* _What the exercise asks_
Exactly reproduce all the records, keeping pictures out of the copy.

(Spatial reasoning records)
## start
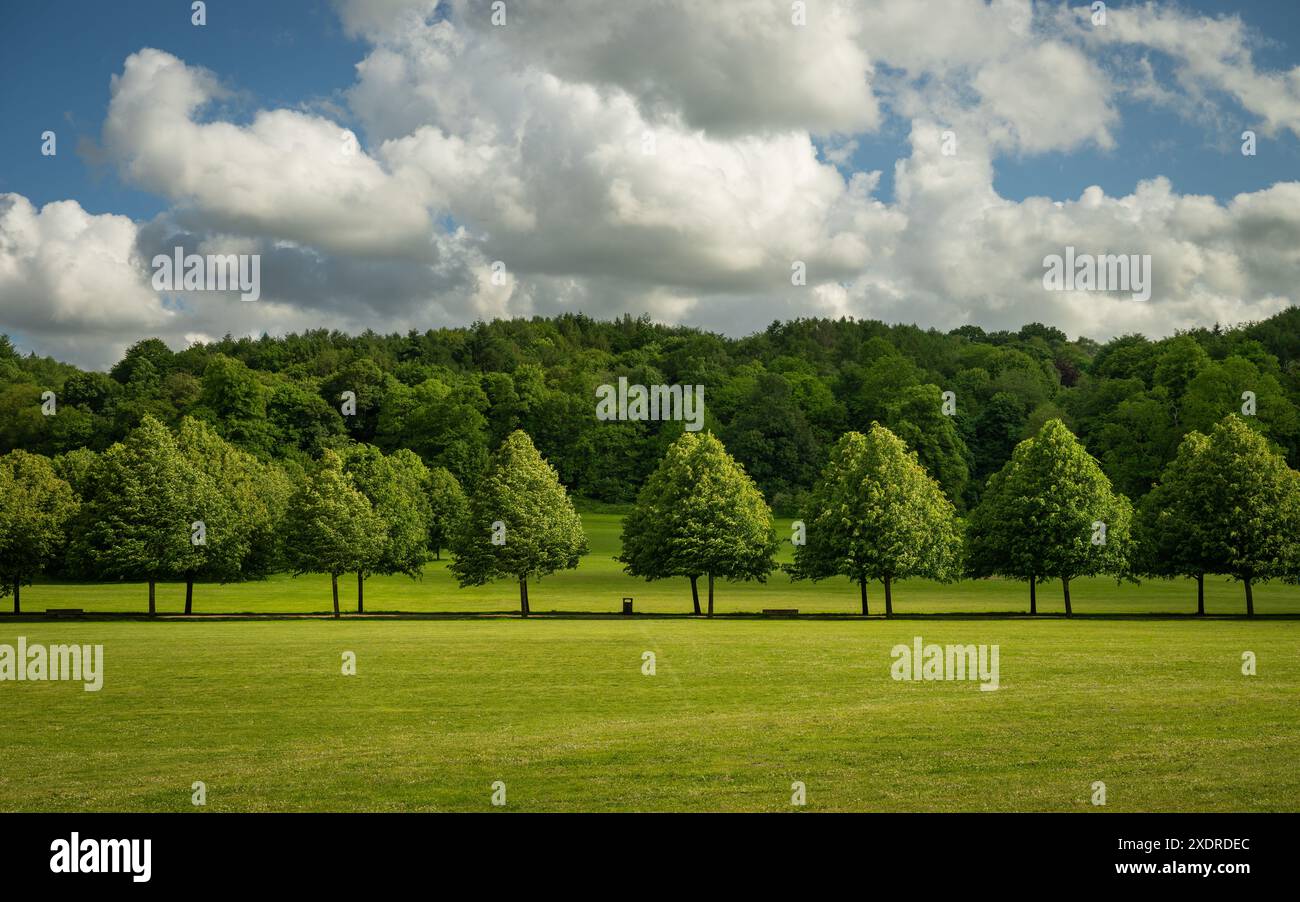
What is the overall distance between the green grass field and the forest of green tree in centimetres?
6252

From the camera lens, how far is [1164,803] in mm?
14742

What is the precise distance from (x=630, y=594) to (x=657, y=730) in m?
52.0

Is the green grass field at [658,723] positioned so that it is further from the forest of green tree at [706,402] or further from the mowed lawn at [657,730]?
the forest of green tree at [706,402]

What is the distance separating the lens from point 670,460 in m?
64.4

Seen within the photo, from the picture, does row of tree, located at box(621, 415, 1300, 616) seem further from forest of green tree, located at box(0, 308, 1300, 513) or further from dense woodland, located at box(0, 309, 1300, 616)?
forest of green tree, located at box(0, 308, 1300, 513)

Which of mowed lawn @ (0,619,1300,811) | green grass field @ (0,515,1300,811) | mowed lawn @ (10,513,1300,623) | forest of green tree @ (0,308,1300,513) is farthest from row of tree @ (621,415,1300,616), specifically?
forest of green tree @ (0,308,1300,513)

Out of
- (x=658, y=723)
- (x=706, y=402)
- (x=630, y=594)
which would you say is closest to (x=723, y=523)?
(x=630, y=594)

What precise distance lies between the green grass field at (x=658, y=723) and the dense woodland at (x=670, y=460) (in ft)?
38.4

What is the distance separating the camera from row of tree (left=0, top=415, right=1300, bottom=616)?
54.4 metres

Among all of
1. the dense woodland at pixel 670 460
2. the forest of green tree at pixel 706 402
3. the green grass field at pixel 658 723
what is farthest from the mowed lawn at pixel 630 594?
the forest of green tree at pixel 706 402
## end
* _Reply to the task_
What is the overall distance between the green grass field and the forest of green tree in centimetres?
6252

From the camera lens, how far is [1164,803] in mm?
14742

What is the precise distance from (x=630, y=594) to (x=657, y=730) in m?
52.0

Is the green grass field at [658,723] positioned so that it is further from the forest of green tree at [706,402] or further from the mowed lawn at [657,730]?
the forest of green tree at [706,402]

What is the distance separating the lens from point 670,460 in m?
64.4

Seen within the photo, from the picture, does row of tree, located at box(621, 415, 1300, 616) seem further from forest of green tree, located at box(0, 308, 1300, 513) or further from dense woodland, located at box(0, 309, 1300, 616)?
forest of green tree, located at box(0, 308, 1300, 513)

Which of mowed lawn @ (0,619,1300,811) | green grass field @ (0,515,1300,811) | mowed lawn @ (10,513,1300,623) | forest of green tree @ (0,308,1300,513) is farthest from row of tree @ (621,415,1300,616), specifically?
forest of green tree @ (0,308,1300,513)

Out of
- (x=658, y=723)
- (x=706, y=402)
- (x=630, y=594)
which would you say is closest to (x=723, y=523)?
(x=630, y=594)

What precise distance lies between the green grass field at (x=658, y=723) and the dense woodland at (x=670, y=460) (in ft)?
38.4

What is the distance separating the camera from row of tree (left=0, top=415, right=1300, bottom=616)?
54.4 metres

Among all of
1. the dense woodland at pixel 670 460
2. the forest of green tree at pixel 706 402
3. the green grass field at pixel 658 723
what is farthest from the mowed lawn at pixel 630 594?
the forest of green tree at pixel 706 402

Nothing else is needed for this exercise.